Dzhokhar Tsarnaev's death sentence has been overturned ©Getty Images

The death sentence given to Boston Marathon bomber Dzhokhar Tsarnaev has been overturned by a United States appeals court.

Three people were killed and more than 260 injured after homemade pressure cooker bombs planted by Tsarnaev and his brother Tamerlan exploded close to the finish line of the 2013 race.

Tsarnaev was convicted two years later and sentenced to death.

That sentence has now been overturned by the 1st US Circuit Court of Appeals in Boston, which has ordered a new trial over what sentence he should receive.

Judges said, however, that Tsarnaev, a Kyrgyz-American of Chechen descent, "will spend his remaining days locked up in prison, with the only matter remaining being whether he will die by execution".

Judge Ojetta Rogeriee Thompson said the trial judge "fell short" in conducting the jury selection process.

The court said the trial judge had failed to exclude jurors who had already concluded that Tsarnaev was guilty following heightened pre-trial publicity.

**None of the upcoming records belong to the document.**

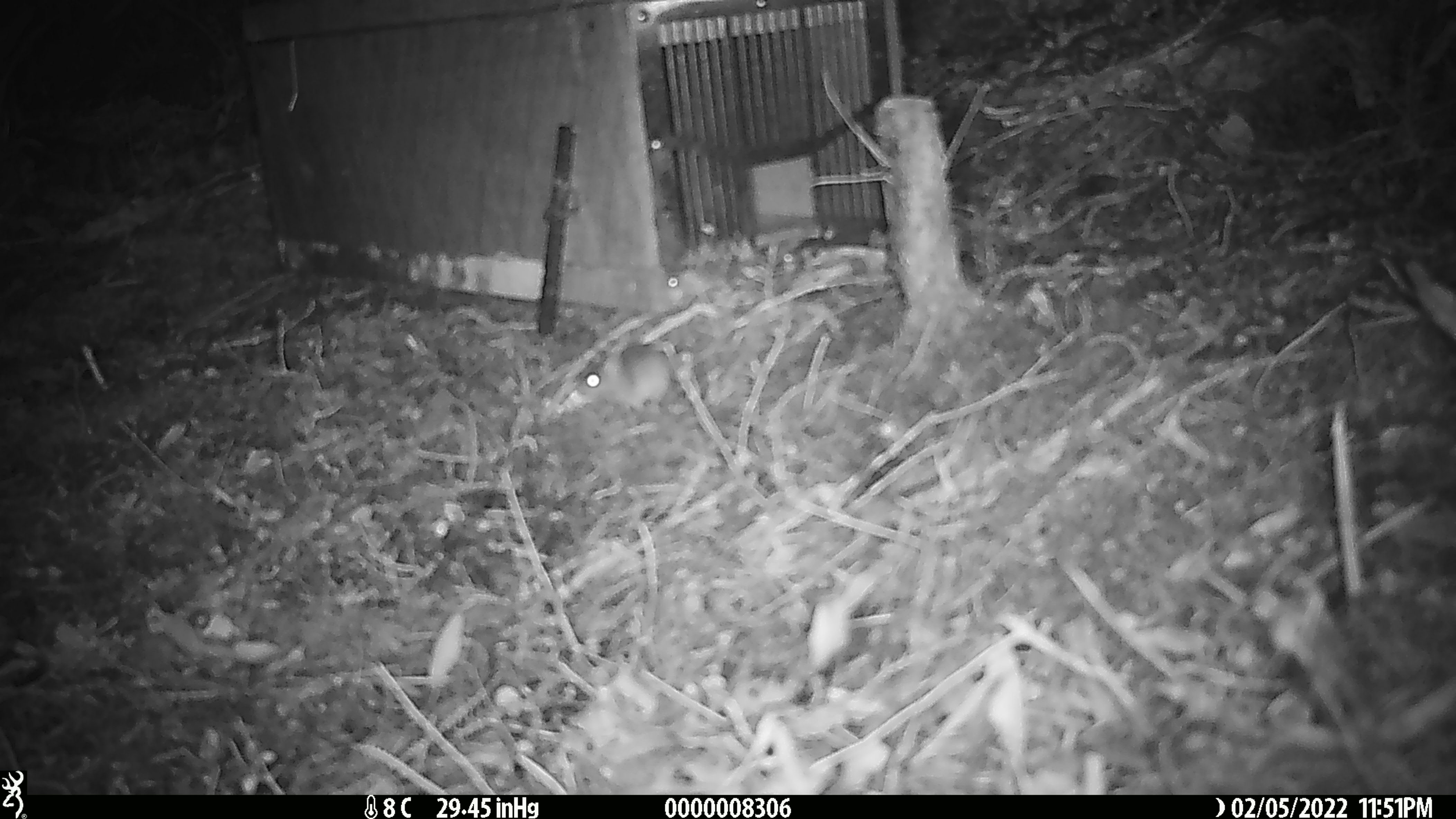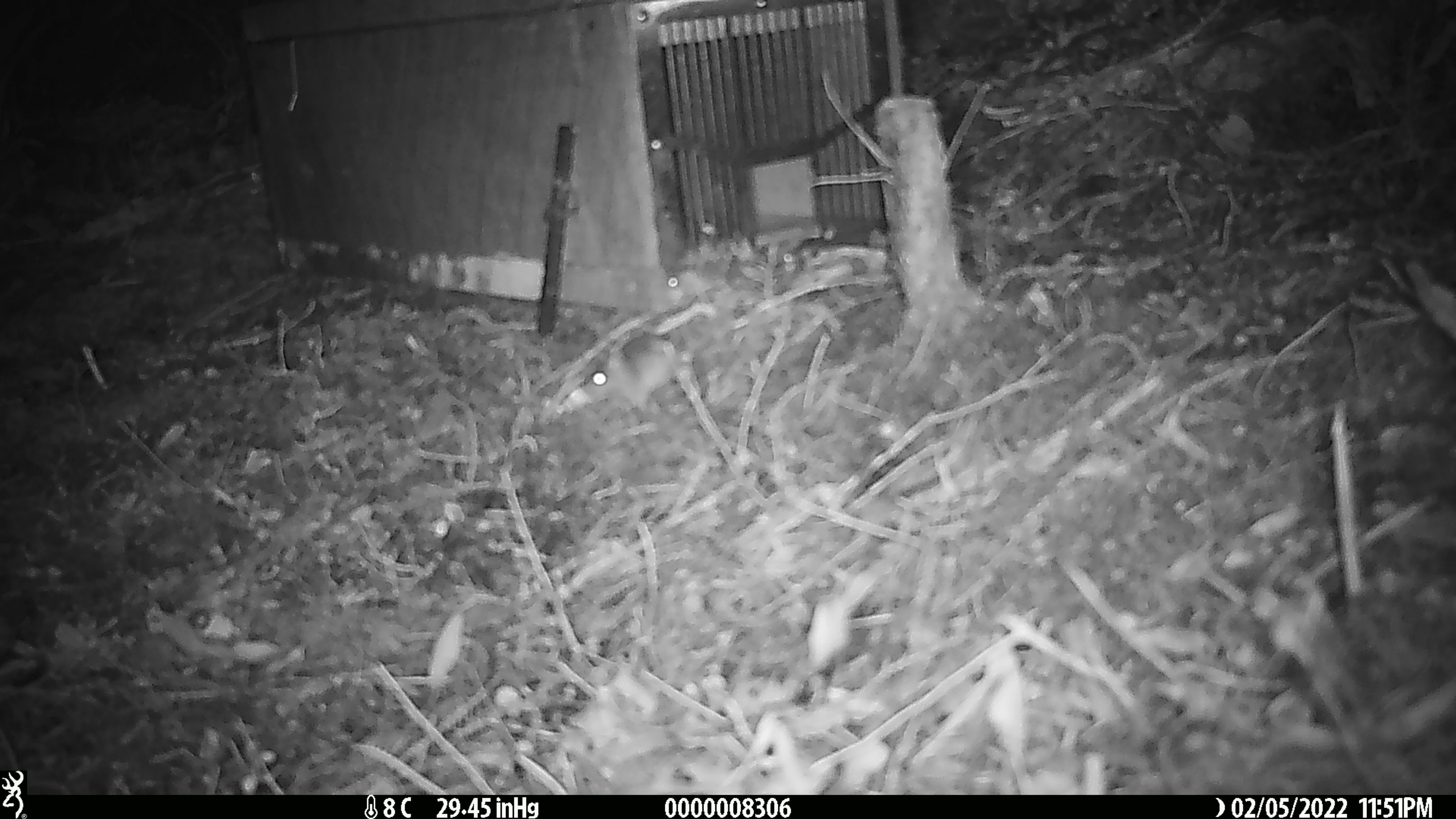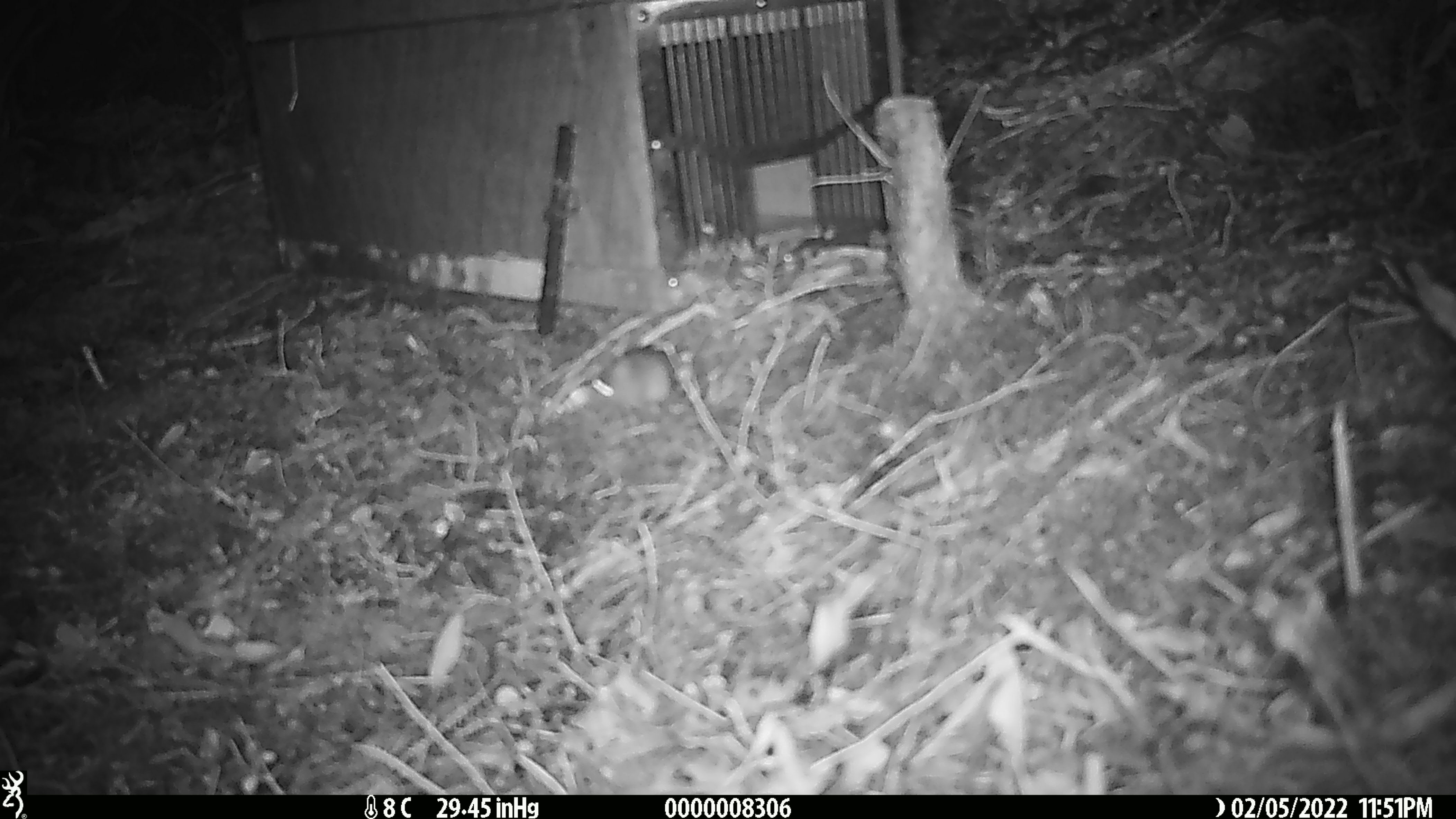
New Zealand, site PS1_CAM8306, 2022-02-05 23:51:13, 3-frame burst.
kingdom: Animalia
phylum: Chordata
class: Mammalia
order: Rodentia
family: Muridae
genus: Mus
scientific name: Mus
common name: mouse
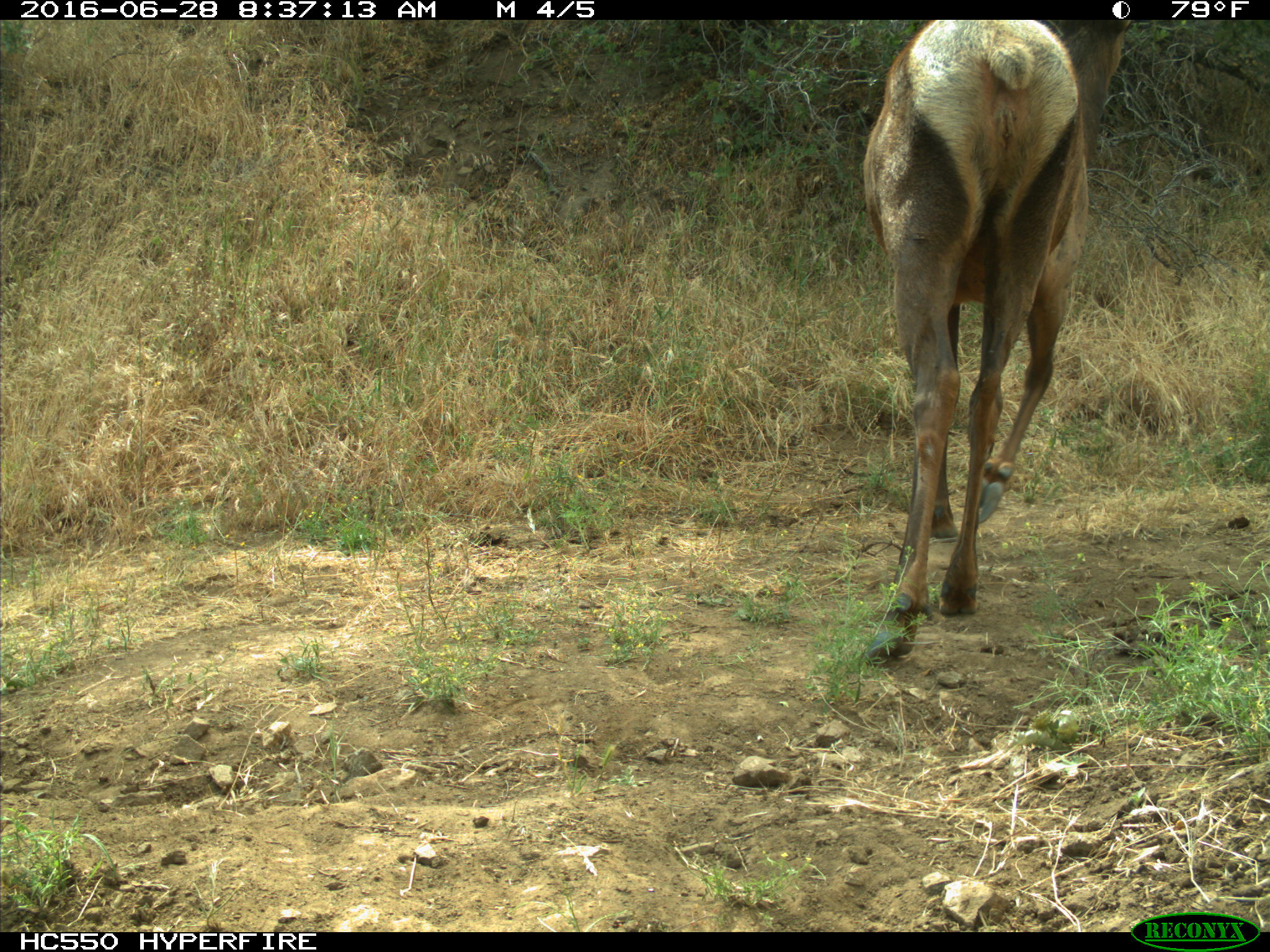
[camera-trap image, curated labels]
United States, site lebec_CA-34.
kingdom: Animalia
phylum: Chordata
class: Mammalia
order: Artiodactyla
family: Cervidae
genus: Cervus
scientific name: Cervus canadensis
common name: elk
Cervus canadensis (elk).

Three people were killed and more than 260 injured in the Boston Marathon bombing in 2013 ©Getty Images
Three people were killed and more than 260 injured in the Boston Marathon bombing in 2013 ©Getty Images

The decision has been met with anger from the mother of Krystle Campbell, who was killed in the attack.

"I just don't understand it," Patricia Campbell told The Boston Globe.

"It's just terrible that he's allowed to live his life. 

"It's unfair. 

"He didn't wake up one morning and decide to do what he did. 

"He planned it out. 

"He did a vicious, ugly thing."

Three days after the attack, Tamerlan Tsarnaev was killed when his younger brother unintentionally ran him over after a gun battle with police.

Dzhokhar Tsarnaev escaped and fled the shootout, only to be captured the following day after he was found seriously wounded in a boat in the backyard of a house in Watertown, a suburb of Boston.